# Instruction:
Can you express the material as a numbered list, one entry per line, with the blank lines left out?

[Entries from a dataset]

------------------------

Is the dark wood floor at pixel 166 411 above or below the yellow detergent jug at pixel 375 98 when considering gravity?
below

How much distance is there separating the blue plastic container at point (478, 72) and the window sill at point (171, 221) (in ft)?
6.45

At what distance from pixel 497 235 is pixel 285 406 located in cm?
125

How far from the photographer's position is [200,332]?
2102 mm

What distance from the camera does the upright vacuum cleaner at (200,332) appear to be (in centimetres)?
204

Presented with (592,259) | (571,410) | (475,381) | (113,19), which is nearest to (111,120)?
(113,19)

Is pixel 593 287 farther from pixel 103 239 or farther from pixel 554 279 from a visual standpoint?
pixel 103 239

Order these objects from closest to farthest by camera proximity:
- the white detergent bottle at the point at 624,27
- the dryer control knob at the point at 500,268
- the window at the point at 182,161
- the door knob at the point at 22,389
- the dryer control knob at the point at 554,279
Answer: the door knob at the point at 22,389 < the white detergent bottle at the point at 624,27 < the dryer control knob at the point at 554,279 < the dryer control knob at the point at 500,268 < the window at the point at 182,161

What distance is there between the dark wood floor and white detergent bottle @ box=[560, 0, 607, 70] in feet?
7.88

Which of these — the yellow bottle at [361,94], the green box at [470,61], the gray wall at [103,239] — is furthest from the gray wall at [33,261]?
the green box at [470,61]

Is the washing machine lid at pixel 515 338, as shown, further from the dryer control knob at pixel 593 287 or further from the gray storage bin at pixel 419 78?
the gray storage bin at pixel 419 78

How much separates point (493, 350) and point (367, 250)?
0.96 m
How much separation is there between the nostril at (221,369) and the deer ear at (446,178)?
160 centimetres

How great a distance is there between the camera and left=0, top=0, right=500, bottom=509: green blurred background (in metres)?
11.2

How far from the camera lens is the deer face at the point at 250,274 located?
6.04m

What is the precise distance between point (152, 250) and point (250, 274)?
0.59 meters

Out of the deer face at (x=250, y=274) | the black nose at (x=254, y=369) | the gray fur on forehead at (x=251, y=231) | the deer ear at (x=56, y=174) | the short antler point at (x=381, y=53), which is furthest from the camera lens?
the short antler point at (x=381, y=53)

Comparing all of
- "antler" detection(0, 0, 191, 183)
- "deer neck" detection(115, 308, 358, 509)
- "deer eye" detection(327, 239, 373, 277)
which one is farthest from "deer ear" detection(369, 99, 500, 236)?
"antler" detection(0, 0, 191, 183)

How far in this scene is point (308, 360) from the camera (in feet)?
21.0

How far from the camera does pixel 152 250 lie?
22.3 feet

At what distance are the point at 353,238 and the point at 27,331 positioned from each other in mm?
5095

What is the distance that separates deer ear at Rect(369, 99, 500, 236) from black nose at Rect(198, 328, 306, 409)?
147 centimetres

------------------------

# Result of the exercise:
1. Is the dark wood floor at pixel 166 411 above or below the yellow detergent jug at pixel 375 98 when considering gravity?
2. below
3. How much distance is there separating the blue plastic container at point (478, 72) and the window sill at point (171, 221) (in ft)?
4. 6.45
5. At what distance from pixel 497 235 is pixel 285 406 located in cm?
6. 125
7. How far from the photographer's position is [200,332]?
8. 2102 mm
9. What distance from the camera does the upright vacuum cleaner at (200,332) appear to be (in centimetres)?
10. 204
11. Presented with (592,259) | (571,410) | (475,381) | (113,19), which is nearest to (111,120)?
12. (113,19)
13. Is pixel 593 287 farther from pixel 103 239 or farther from pixel 554 279 from a visual standpoint?
14. pixel 103 239
15. Order these objects from closest to farthest by camera proximity:
16. - the white detergent bottle at the point at 624,27
17. - the dryer control knob at the point at 500,268
18. - the window at the point at 182,161
19. - the door knob at the point at 22,389
20. - the dryer control knob at the point at 554,279
21. Answer: the door knob at the point at 22,389 < the white detergent bottle at the point at 624,27 < the dryer control knob at the point at 554,279 < the dryer control knob at the point at 500,268 < the window at the point at 182,161
22. What distance is there between the dark wood floor and white detergent bottle @ box=[560, 0, 607, 70] in feet?
23. 7.88
24. Which of these — the yellow bottle at [361,94], the green box at [470,61], the gray wall at [103,239] — is furthest from the gray wall at [33,261]?
25. the green box at [470,61]
26. Is the washing machine lid at pixel 515 338, as shown, further from the dryer control knob at pixel 593 287 or further from the gray storage bin at pixel 419 78?
27. the gray storage bin at pixel 419 78
28. How much separates point (493, 350) and point (367, 250)?
29. 0.96 m
30. How much separation is there between the nostril at (221,369) and the deer ear at (446,178)?
31. 160 centimetres
32. How great a distance is there between the camera and left=0, top=0, right=500, bottom=509: green blurred background (in metres)?
33. 11.2
34. How far from the camera lens is the deer face at the point at 250,274 located?
35. 6.04m
36. What is the precise distance between point (152, 250) and point (250, 274)?
37. 0.59 meters
38. Out of the deer face at (x=250, y=274) | the black nose at (x=254, y=369) | the gray fur on forehead at (x=251, y=231) | the deer ear at (x=56, y=174) | the short antler point at (x=381, y=53), which is furthest from the camera lens?
39. the short antler point at (x=381, y=53)
40. Comparing all of
41. - "antler" detection(0, 0, 191, 183)
42. - "deer neck" detection(115, 308, 358, 509)
43. - "deer eye" detection(327, 239, 373, 277)
44. which one is farthest from "deer ear" detection(369, 99, 500, 236)?
45. "antler" detection(0, 0, 191, 183)
46. How far in this scene is point (308, 360) from the camera (in feet)?
47. 21.0
48. How far from the camera does pixel 152 250 lie?
49. 22.3 feet
50. At what distance are the point at 353,238 and the point at 27,331 positioned from each other in mm?
51. 5095
52. What is the distance that separates deer ear at Rect(369, 99, 500, 236) from black nose at Rect(198, 328, 306, 409)?
53. 147 centimetres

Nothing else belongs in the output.